Nous avons besoin de Temples qui fonctionnent comme des salles de sport pour le système nerveux. Dans mon rêve, ce sont des espaces où nous entraînons la capacité à trouver le "Dieu dans la sexualité" avec la même rigueur que nous utilisons pour entraîner un biceps. De tels temples existent déjà sous forme embryonnaire - le Sensual Liberation Retreat.

Les écoles initient les jeunes de seize ans à ces pratiques. Le timing compte. Seize ans, c'est quand le cerveau adolescent subit un remodelage massif. C'est quand les hormones sexuelles inondent le système. C'est quand le cerveau pensant reste sous-développé tandis que le cerveau émotionnel qui pilote le désir est hyperactif.

Au lieu de laisser ces énergies exploser en fusillades scolaires ou troubles anxieux, nous enseignerions aux adolescents à travailler consciemment avec le pouvoir et la soumission. Nous leur enseignerions à travailler avec le désir et la peur à travers des rituels structurés.

Imaginez une classe où les étudiants apprennent à maintenir un contact visuel tout en maintenant l'excitation sans action. Ils développent la tolérance à l'intensité. Ils pratiquent l'échange conscient de pouvoir. Ils apprennent la différence entre la force brutale et la force véritable. Les jeunes hommes font l'expérience d'être physiquement dominés par des femmes dans un combat rituel, dissolvant la peur du féminin qui alimente tant de violence masculine. Les jeunes femmes apprennent à accéder à leur rage et leur pouvoir sans s'excuser. Elles intègrent les dix déesses Mahavidya de la tradition tantrique plutôt que de jouer la gentillesse perpétuelle.

Les luttes de pouvoir se dissolvent parce que la dominance devient un jeu. Ce n'est plus une structure sociale. Dans ces Temples, un PDG pourrait passer une soirée comme esclave, ressentant la libération de n'avoir aucun choix. Une personne soumise pourrait incarner un démon, découvrant son pouvoir réprimé. Ce ne sont pas des métaphores ou des visualisations. Ce sont des expériences corporelles complètes avec un véritable échange d'énergie, une véritable excitation, une véritable peur et une véritable transformation.
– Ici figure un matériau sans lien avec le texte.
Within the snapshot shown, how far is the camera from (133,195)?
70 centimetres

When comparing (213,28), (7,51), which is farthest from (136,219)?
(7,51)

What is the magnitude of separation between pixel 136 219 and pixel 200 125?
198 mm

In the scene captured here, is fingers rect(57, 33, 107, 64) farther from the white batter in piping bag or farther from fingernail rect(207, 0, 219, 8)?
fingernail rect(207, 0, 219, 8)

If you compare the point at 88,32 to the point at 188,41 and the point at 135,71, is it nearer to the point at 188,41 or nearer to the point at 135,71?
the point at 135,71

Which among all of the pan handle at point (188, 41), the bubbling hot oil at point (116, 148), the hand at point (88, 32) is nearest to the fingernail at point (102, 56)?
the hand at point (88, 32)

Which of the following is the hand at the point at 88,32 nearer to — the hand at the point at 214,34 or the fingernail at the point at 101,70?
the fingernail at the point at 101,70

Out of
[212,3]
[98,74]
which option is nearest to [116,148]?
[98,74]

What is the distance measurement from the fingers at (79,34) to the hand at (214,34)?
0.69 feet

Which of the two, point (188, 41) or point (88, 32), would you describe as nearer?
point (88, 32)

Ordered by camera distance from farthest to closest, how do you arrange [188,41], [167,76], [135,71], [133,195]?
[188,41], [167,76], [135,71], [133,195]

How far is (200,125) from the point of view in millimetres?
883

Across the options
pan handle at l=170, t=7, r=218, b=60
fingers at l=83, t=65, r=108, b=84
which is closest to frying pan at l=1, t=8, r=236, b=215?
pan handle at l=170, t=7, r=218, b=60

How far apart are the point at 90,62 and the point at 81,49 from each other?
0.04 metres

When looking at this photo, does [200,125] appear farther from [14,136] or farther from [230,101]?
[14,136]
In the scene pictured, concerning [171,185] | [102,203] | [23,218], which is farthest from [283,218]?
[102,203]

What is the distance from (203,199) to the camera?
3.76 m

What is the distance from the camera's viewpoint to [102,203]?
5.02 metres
Parce que nous avons 300 000 ans génétiquement, nous ne pouvons pas simplement souhaiter que notre agressivité disparaisse. Nous avons besoin de Jeux de Remplacement de la Guerre. Nous avons besoin d'espaces où l'agressivité n'est pas réprimée mais ritualisée.

Dans ce monde, la violence ne serait pas réprimée mais transformée. L'archétype du violeur ne serait pas emprisonné mais mis en scène dans un rituel avec plein consentement. Le meurtrier intérieur ne serait pas nié mais tuerait dans un espace sacré, mourant et renaissant. L'enfant abandonné, le parent dévoreur, le tyran, l'esclave. Tous seraient consciemment incarnés et intégrés plutôt que projetés sur les autres comme le mal.

Nous avons un choix. Nous pouvons continuer à adorer un Dieu Lointain, protégeant notre pureté pendant que nous brûlons la planète en son nom. Ou nous pouvons accepter la vérité "évidente".

Nous pouvons accepter que le corps humain est le temple. Nous pouvons accepter que le système nerveux est l'échelle vers le ciel. Nous pouvons accepter que l'énergie que nous avons réprimée est la chose même qui pourrait nous libérer.

Cela semble trop simple. Cela ressemble à un code de triche. Mais peut-être est-ce pour cela que nous l'avons combattu si longtemps. Nous avons peur que le paradis que nous avons cherché à travers la galaxie ait été juste ici, pulsant dans nos propres veines, attendant que nous lâchions prise tout simplement.